Bhutto viewed the Taliban and their ilk as the detritus of a failing state and a broken economy; the victims, if you like, of a rapacious and corrupt military and a civil elite who had by their transgressions and ineptitude reduced the country to the present, sorry pass.
For the failure of the state however, as distinct from civil society, Bhutto blamed the military. And if politicians too must carry a portion of the blame, their share in comparison, Bhutto felt, was only a fraction of that of the generals. Zia-ul Haq, in her view, carried by far the largest onus of blame followed by Pervez Musharraf.
In the circumstances, it is small wonder, Bhutto said, that impoverished and angry segments of the population had turned in desperation to Islam for deliverance and, as often happens in Islamic republics, into the waiting arms of religious charlatans that promised not only a living in this world but also a glorious life in the next; visions of a new dawn; the privilege of being God’s warriors chosen to visit retribution and mayhem on His enemies, in this case the state.
The lack of any effective countervailing force meant that the extremists prospered and commensurately their conviction in the righteousness of their cause. So much so that gorged with success, the Pakistani Taliban now proclaim as their final goal the creation of the Islamic Emirate of Pakistan.
Reinforcements from Al Qaeda, the Punjabi Taliban, Central Asian and South East Asian terror networks, assorted militant and criminal elements which operate relatively unhindered and unmolested across international borders, have augmented the Taliban numbers and their fighting prowess.
Lucre from the heroin trade, smuggling, money laundering, the black economy and foreign and local sympathisers ensure a source of ready funds, just as the international black market in arms, old Soviet era weapon caches in Afghanistan and captured and looted arms serve as a source of weapons. Of course, not to be excluded from the list are secret agencies of foreign governments who are eager to aid and abet the Taliban to destabilise Pakistan even as they feign ignorance.
Taking on such a foe on its home turf and in a difficult terrain, Bhutto believed, was no easy task. It would require extraordinarily resolute and united leadership, public support, a large, well equipped and skilled fighting force and, not least, pockets deep enough to bear the cost of the war; all of which, she conceded, was a tall ask but nevertheless not an impossible one. In any case, as the fight was one for Pakistan’s survival, failure was not an option.
Bhutto, who was by instinct a fighter, believed that the battle had to be a no holds barred contest and one that was to be fought to the finish.

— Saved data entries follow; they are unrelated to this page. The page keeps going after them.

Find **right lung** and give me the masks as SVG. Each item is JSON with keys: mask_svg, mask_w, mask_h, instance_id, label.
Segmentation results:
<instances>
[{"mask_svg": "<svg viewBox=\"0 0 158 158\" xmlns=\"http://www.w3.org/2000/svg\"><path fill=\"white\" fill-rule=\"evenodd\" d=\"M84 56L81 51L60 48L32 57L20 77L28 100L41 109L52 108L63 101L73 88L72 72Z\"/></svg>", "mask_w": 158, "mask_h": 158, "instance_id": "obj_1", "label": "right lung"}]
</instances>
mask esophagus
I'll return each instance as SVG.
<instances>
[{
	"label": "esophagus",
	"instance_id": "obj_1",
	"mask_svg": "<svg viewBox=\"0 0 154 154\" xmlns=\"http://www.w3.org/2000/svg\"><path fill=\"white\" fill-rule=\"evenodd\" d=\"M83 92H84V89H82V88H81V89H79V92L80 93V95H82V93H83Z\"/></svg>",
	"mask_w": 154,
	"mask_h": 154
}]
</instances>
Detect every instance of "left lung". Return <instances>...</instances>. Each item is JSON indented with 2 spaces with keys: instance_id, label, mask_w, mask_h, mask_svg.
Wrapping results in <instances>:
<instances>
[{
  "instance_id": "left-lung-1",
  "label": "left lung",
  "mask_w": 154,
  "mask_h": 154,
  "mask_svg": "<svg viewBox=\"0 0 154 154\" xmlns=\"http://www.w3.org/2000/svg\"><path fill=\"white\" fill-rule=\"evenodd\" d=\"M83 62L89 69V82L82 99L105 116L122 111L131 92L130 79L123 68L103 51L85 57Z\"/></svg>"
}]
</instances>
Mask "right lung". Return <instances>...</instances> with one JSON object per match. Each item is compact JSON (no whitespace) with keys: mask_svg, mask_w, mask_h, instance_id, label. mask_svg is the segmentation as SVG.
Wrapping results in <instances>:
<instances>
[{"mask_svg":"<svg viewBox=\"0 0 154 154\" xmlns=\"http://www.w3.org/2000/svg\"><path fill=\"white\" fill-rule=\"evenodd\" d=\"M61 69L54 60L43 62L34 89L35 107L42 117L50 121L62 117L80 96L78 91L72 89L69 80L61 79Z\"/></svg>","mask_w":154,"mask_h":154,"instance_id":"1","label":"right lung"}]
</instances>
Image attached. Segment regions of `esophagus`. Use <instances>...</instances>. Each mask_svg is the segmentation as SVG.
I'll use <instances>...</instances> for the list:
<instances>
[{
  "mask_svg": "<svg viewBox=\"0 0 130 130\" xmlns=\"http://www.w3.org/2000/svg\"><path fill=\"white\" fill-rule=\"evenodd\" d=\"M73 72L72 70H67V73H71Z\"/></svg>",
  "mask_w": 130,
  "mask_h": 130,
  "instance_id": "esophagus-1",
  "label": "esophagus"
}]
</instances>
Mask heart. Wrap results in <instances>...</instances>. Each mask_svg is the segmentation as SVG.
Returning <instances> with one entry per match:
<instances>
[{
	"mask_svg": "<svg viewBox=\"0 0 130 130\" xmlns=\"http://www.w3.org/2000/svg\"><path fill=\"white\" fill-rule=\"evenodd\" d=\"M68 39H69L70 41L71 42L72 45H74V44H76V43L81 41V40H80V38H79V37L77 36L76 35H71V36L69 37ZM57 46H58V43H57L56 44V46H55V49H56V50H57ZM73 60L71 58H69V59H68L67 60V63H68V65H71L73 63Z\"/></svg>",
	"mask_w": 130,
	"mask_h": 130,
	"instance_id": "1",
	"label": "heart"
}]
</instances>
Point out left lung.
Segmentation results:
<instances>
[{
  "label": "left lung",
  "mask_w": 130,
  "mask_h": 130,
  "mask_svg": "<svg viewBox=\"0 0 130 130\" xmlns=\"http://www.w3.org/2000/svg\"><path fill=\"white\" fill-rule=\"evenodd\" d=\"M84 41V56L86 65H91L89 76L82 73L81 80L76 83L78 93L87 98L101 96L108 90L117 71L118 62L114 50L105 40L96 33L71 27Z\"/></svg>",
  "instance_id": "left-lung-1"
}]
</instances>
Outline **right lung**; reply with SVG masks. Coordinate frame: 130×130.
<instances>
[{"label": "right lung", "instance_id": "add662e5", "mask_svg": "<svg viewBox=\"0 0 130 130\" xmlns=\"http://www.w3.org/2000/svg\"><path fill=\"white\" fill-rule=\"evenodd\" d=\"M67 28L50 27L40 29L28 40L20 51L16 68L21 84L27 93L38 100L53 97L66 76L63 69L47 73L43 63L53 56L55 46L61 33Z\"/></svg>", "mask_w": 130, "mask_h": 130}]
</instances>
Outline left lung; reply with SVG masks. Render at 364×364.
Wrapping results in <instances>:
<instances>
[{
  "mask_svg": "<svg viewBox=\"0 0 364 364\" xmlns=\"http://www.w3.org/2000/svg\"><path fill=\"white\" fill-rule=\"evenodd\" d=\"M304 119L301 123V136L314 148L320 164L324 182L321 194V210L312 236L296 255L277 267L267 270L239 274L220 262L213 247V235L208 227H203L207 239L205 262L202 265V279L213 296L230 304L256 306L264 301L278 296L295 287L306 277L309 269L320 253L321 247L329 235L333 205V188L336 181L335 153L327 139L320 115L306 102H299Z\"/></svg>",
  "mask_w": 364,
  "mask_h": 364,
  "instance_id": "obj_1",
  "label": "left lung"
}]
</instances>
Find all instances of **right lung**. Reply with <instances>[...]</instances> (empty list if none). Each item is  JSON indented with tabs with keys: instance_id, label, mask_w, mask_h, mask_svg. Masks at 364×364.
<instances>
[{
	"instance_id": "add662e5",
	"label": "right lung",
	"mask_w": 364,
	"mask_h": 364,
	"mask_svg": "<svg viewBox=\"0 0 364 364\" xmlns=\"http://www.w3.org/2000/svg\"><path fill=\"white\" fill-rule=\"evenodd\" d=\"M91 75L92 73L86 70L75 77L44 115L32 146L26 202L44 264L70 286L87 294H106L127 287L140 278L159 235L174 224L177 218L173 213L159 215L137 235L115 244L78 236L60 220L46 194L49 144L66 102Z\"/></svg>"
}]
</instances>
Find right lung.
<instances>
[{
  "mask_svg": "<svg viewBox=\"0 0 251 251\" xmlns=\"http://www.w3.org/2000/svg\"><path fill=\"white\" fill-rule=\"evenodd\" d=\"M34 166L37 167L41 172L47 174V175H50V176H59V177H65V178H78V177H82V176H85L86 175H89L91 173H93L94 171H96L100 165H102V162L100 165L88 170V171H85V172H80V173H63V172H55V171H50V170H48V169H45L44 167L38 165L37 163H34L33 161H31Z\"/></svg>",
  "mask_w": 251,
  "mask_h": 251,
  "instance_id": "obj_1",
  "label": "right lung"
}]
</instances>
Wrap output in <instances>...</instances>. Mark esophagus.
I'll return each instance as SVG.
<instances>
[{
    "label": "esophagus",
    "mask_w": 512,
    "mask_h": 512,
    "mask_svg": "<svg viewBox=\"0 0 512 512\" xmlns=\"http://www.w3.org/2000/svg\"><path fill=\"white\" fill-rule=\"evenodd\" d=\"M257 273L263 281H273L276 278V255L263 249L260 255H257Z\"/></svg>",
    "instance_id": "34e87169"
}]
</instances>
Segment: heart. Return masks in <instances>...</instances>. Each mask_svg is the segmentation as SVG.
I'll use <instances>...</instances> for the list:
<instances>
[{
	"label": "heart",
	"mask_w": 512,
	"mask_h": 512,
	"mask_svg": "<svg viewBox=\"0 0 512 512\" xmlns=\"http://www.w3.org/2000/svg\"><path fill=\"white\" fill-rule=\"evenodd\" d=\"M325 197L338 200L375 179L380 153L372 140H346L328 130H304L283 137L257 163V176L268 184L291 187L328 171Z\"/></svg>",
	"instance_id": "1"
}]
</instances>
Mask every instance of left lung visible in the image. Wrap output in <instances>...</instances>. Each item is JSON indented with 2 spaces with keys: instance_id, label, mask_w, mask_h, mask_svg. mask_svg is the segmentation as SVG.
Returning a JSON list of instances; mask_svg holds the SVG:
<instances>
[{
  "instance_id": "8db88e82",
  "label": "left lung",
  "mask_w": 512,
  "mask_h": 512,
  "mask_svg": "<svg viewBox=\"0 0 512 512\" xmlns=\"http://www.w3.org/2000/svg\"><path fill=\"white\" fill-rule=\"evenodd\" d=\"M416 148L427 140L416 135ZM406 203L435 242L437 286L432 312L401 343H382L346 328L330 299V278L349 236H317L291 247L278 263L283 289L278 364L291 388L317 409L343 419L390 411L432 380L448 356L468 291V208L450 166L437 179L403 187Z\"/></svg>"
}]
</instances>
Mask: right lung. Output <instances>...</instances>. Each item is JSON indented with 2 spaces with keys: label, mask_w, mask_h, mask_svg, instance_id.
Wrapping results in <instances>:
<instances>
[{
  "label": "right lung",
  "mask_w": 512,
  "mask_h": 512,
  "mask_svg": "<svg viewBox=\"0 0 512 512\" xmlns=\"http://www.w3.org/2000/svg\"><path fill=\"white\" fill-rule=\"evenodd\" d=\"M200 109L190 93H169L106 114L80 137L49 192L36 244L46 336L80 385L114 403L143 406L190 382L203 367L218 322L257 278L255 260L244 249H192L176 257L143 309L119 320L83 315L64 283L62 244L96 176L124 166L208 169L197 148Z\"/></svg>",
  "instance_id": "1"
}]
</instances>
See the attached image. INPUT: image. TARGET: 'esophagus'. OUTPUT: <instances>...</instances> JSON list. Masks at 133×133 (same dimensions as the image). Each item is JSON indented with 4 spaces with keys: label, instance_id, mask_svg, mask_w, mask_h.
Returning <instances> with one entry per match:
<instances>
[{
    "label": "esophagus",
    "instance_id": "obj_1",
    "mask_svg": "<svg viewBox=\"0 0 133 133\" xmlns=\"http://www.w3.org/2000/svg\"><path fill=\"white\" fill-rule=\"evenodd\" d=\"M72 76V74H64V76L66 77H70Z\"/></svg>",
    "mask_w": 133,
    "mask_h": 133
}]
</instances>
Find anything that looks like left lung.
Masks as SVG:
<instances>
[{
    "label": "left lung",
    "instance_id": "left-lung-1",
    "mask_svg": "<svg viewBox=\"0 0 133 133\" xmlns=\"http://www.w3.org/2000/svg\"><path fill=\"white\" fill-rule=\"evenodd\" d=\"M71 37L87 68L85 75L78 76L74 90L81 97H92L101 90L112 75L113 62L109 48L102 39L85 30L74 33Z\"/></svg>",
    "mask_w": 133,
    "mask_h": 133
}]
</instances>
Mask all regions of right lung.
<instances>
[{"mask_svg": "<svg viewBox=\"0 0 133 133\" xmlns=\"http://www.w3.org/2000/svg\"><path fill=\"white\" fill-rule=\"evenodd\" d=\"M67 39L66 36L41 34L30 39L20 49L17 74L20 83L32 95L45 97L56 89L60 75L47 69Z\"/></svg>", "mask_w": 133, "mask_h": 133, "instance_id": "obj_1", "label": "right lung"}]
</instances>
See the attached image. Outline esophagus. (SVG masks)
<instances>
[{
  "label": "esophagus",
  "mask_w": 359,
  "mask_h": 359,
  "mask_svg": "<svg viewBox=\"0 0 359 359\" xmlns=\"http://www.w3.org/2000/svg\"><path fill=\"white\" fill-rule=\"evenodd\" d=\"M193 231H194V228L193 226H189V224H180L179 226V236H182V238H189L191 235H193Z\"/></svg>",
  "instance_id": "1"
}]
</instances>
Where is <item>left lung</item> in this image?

Casualties of all types, collateral or targeted, would be high. As the Taliban believed that the end justifies the means and gave no quarter, they could expect none in return — “They say that they seek death well, perhaps, we should oblige.” No bargains would be struck, no truces concluded; and the only negotiations conducted would be those to determine the moment and place of the enemy’s surrender.
In sum, Bhutto felt that while there was a time to talk and a time to fight, the present (i.e. December 2007) was the time to fight. She would, albeit only in my opinion, have scoffed at the “Dialogue, Development and Defence” strategy propounded by her party. There can be no dialogue with an enemy that craves martyrdom, or for that matter, any development in a warzone.
Bhutto did not equate the use of force exclusively with army action, while that may be necessary. She said that equipping the lashkars and the FC with appropriate weapons and training, with the army in reserve, would be more effective. Pashtuns, she believed, should do the fighting because those who were killing and were being killed were overwhelmingly Pashtuns. If they were not prepared to fight their killers or sided with the Taliban, then nothing the army did would work.
By way of preparation, Bhutto intended to announce the incorporation of the tribal areas into Pakistan proper — “One country, one law, one people, is what I believe.” Similarly the Political Parties Act would be extended to the tribal belt with each constituency being represented in the federal and provincial assemblies, thereby giving every tribe a stake in the governance of the country.
Accompanying such a move would be a massive development project for the tribal areas with focus on those projects that build the state’s legitimacy and create a demonstration effect throughout the tribal belt; for example, schools, roads, small health units and infrastructure improvements.
Unregistered madrassas, the Taliban’s ideological nursery, would be closed or made to operate under government supervision. It made no sense, Bhutto said, to fight the Taliban on the one hand and allow the madrassas to churn out recruits for their cause on the other.
A ‘Task Force’ and an ‘Education Corps’ would be created to oversee or take over the madarassas which had been proscribed and army protection would be afforded to all learning institutions in troubled areas.